Development and Validation of the PREMMplus Model for Multigene Hereditary Cancer Risk Assessment

Abstract

Purpose: With the availability of multigene panel testing (MGPT) for hereditary cancer risk assessment, clinicians need to assess the likelihood of pathogenic germline variants (PGVs) across numerous genes in parallel. This study's aim was to develop and validate a clinical prediction model (PREMMplus) for MGPT risk assessment.

Materials and methods: PREMMplus was developed in a single-institution cohort of 7,280 individuals who had undergone MGPT. Logistic regression models with Least Absolute Shrinkage and Selection Operator regularization were used to examine candidate predictors (age, sex, ethnicity, and personal/family history of 18 cancers/neoplasms) to estimate one's likelihood of carrying PGVs in 19 genes (broadly categorized by phenotypic overlap and/or relative penetrance: 11 category A [APC, BRCA1/2, CDH1, EPCAM, MLH1, MSH2, MSH6, biallelic MUTYH, PMS2, and TP53] and eight category B genes [ATM, BRIP1, CDKN2A, CHEK2, PALB2, PTEN, RAD51C, and RAD51D]). Model performance was validated in nonoverlapping data sets of 8,691 and 14,849 individuals with prior MGPT ascertained from clinic- and laboratory-based settings, respectively.

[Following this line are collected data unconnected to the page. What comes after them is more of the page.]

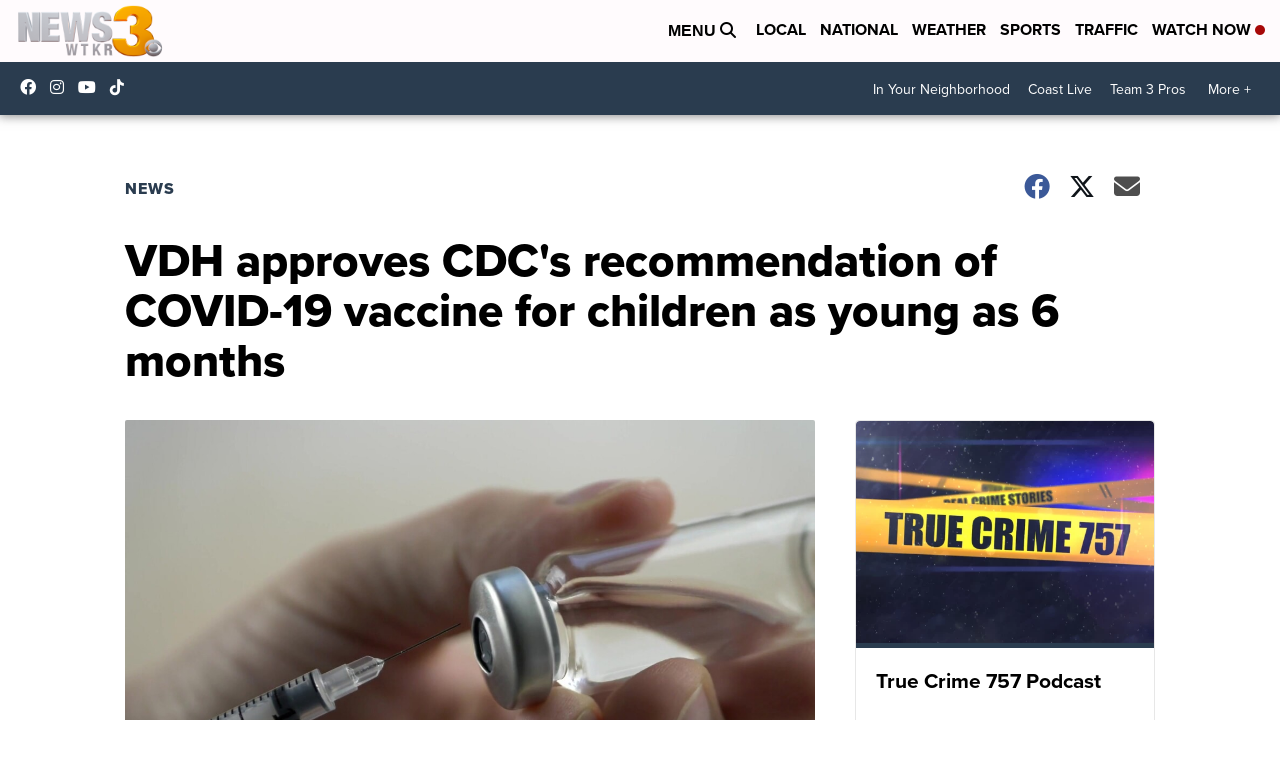

--- FILE ---
content_type: application/javascript; charset=utf-8
request_url: https://fundingchoicesmessages.google.com/f/AGSKWxUzaj-b7ARDijK9XWrFqnkYnsTfFyjmfDcVe1dOD4QmczyaQs5dmd5ZEqosYX6qTy5iLHCMj2YCtFDd_XI1ZcWXcEeOc9jEC9oPLTf-w2j814GSj8uyE-d7fHxPOvWpX0t77Rwnl21hKVYwwIlNTMMx0BwbAF7K59CsclrYTY1hi290TlHHqAM2z2Rr/_/wp-ad.min./300250_ad-/adpoint./leaderboard-advert._advertorial3.
body_size: -1293
content:
window['571bcecd-93c7-4d3c-b829-f52a246af798'] = true;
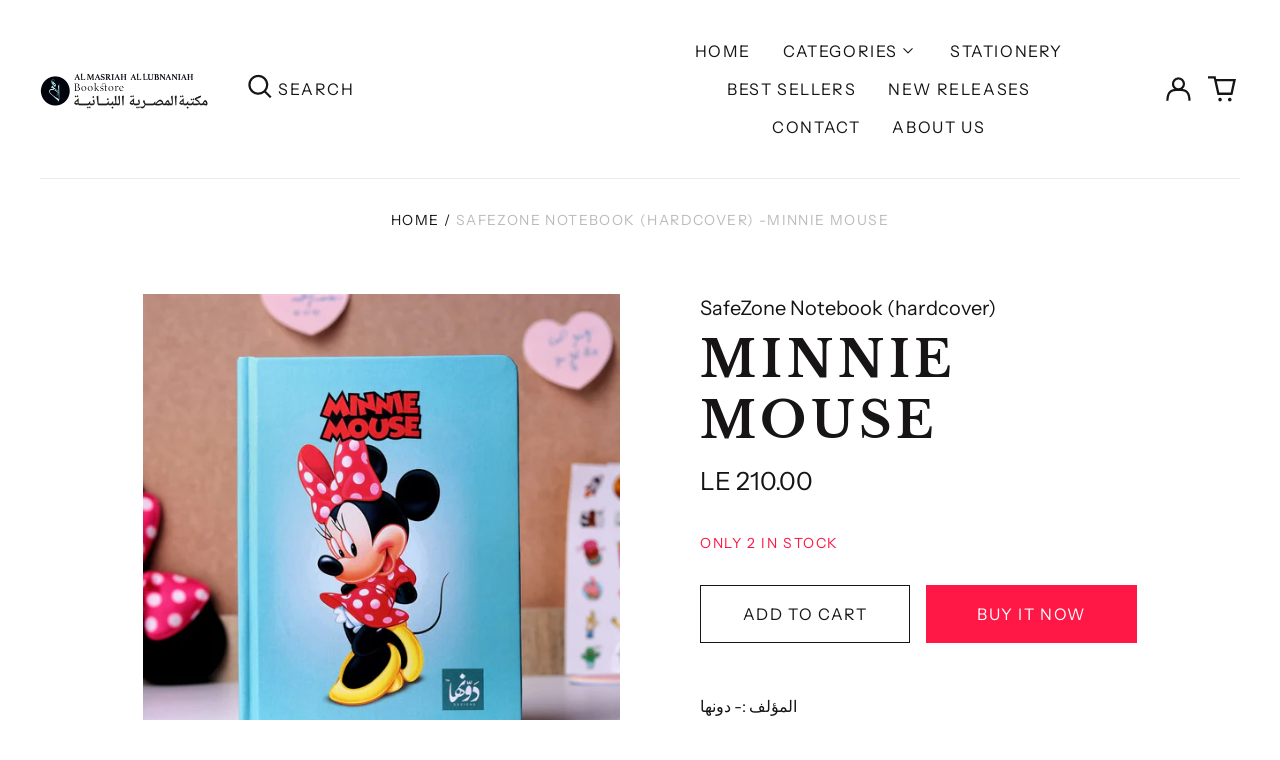

--- FILE ---
content_type: text/html; charset=utf-8
request_url: https://almasriahbookstores.com/variants/41006643314739/?section_id=store-availability
body_size: -469
content:
<div id="shopify-section-store-availability" class="shopify-section"><script type="application/json" data-availability-json>{
    "variant": 41006643314739
    
  }
</script>
</div>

Results: PREMMplus (score ≥ 2.5%) had 93.9%, 91.7%, and 89.3% sensitivity and 98.3%, 97.5%, and 97.8% negative-predictive value (NPV) for identifying category A gene PGV carriers in the development and validation cohorts, respectively. PREMMplus assessment (score ≥ 2.5%) had 89.9%, 85.6%, and 84.2% sensitivity and 95.0%, 93.5%, and 93.5% NPV, respectively, for identifying category A/B gene PGV carriers. Decision curve analyses support MGPT for individuals predicted to have ≥ 2.5% probability of a PGV.

Conclusion: PREMMplus accurately identifies individuals with PGVs in a diverse spectrum of cancer susceptibility genes with high sensitivity/NPV. Individuals with PREMMplus scores ≥ 2.5% should be considered for MGPT.

FIG 1.

NB curves of the PREMMplus score for identifying individuals with category A gene PGVs in (A) the development cohort, (B) the clinic-based validation cohort, and (C) the laboratory-based validation cohort. The result for the PREMMplus score is the teal dashed line, and the two other lines are for testing all probands (solid red line) and testing no probands (solid blue line). NB is defined as [true-positive rate – (false-positive rate × weighting factor)], where the weighting factor is given by threshold probability/(1 – threshold probability). Threshold probability refers to the point where people consider that the benefit of taking a panel test for identifying PGV(s) is equivalent to the harm of taking an unnecessary panel test. Threshold probability reflects how people weight the benefits and harms associated with the decision. When the threshold probability is 2.5%, the weighting factor is 1/39, which reflects that having one true positive is equivalent to not having 39 false positives in terms of benefit. For those who consider that having one true positive is equivalent to not having 19 false positives in terms of benefit, the corresponding threshold probability is 5.0%. Using the PREMMplus score offers a larger NB, compared with testing all probands and testing no probands, for those who have such a benefit/harm balance that corresponds to a 2.5% or higher threshold probability. NB, net benefit; PGV, pathogenic germline variant.

FIG A1.

Calibration plots of the PREMMplus score for identifying individuals with category A gene PGVs in (A) the development cohort, (B) the clinic-based validation cohort, and (C) the laboratory-based validation cohort. We divided each cohort into 20 ventiles, on the basis of PREMMplus scores. For each ventile, we calculated the average PREMMplus score (expected) and the proportion of probands carrying a PGV in any of the category A genes (observed). PGV, pathogenic germline variant.